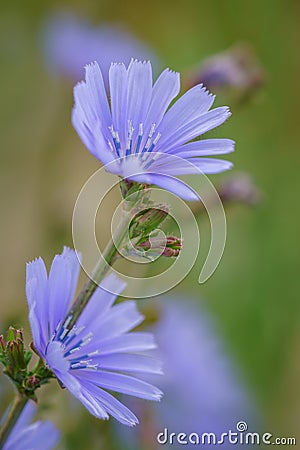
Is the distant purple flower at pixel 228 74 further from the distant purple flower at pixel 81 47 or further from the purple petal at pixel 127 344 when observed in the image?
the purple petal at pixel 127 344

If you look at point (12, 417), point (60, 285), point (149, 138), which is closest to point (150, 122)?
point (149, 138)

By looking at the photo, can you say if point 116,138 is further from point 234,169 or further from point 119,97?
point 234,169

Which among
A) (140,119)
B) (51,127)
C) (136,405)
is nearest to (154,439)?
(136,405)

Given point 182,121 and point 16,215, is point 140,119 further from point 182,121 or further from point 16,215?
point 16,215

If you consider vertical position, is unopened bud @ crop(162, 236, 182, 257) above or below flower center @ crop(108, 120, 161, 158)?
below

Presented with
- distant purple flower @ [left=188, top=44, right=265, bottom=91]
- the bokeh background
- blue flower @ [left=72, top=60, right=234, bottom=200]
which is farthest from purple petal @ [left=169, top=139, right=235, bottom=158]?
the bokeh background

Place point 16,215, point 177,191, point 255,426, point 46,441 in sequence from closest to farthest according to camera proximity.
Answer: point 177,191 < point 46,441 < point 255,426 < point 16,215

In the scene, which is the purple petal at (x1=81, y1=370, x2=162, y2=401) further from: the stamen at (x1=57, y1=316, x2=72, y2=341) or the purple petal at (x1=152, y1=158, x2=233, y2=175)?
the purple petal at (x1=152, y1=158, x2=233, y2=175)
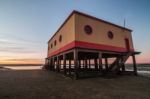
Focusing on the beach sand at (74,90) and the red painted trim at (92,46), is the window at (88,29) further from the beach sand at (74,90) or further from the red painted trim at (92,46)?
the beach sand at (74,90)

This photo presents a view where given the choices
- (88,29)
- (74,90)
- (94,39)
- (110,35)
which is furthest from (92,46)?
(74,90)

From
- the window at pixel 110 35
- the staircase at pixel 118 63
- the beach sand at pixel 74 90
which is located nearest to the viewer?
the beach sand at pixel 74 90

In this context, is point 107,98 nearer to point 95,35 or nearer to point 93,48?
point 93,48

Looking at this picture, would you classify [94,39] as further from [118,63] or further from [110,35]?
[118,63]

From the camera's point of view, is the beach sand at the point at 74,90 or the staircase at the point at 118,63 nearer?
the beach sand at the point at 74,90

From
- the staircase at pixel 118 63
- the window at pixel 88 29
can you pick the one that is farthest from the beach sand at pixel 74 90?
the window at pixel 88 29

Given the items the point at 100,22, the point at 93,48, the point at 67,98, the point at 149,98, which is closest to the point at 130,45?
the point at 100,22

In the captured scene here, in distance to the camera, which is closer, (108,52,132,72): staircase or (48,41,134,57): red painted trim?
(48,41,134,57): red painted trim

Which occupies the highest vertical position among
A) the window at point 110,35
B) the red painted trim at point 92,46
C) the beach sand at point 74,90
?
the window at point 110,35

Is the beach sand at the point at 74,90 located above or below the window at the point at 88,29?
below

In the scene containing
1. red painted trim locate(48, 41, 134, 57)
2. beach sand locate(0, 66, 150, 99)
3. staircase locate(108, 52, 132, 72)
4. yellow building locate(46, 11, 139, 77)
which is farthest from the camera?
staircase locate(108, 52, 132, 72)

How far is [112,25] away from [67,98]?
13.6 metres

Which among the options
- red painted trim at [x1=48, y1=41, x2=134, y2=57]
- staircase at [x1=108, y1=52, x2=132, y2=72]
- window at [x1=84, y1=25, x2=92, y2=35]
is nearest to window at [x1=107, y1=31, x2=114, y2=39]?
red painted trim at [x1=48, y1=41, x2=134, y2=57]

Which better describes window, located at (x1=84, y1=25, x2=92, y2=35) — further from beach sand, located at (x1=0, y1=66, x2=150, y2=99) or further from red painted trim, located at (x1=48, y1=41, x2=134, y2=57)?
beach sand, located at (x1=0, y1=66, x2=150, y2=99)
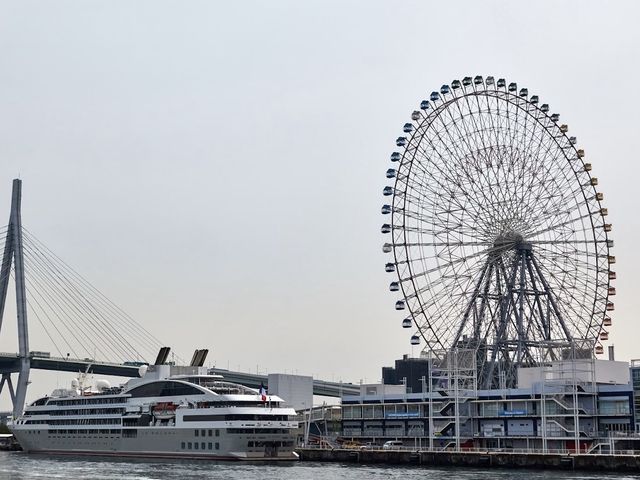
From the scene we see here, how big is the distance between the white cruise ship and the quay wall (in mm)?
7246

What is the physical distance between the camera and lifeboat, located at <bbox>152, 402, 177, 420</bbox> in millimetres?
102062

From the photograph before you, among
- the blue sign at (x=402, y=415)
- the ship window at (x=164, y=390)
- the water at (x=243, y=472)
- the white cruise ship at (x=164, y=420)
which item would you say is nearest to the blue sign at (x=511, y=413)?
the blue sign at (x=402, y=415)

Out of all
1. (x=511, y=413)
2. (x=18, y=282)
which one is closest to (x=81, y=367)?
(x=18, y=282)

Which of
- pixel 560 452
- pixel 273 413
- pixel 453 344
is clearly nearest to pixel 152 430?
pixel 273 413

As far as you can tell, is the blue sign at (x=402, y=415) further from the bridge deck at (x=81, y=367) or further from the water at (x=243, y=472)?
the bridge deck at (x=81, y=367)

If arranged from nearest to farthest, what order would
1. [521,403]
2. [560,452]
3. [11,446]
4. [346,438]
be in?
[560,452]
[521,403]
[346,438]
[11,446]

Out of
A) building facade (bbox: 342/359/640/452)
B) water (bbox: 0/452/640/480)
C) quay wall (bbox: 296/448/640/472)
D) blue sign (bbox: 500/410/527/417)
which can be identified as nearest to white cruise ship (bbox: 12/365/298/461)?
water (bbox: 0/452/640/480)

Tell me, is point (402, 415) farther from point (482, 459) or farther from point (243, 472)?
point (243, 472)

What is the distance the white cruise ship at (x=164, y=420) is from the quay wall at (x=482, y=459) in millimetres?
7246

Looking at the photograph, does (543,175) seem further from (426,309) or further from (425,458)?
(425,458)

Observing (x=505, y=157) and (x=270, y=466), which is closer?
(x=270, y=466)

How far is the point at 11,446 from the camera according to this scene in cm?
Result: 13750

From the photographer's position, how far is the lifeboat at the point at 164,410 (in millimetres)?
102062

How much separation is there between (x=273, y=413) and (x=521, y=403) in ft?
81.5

=== Given request ===
Render the items starting at the line containing "What is the distance" and ending at the line containing "Result: 13750" as a two-column CSV with a header row of item_text and answer, one row per item. Enclose each value in double quotes as a single field, and replace any line breaks with spaces.

=== Result ===
item_text,answer
"What is the distance the white cruise ship at (x=164, y=420) is from the quay wall at (x=482, y=459) in millimetres?","7246"
"Looking at the photograph, does (543,175) seem further from (426,309) or further from (425,458)?","(425,458)"
"Observing (x=505, y=157) and (x=270, y=466), which is closer?","(x=270, y=466)"
"How far is the point at 11,446 from the camera according to this scene in cm?","Result: 13750"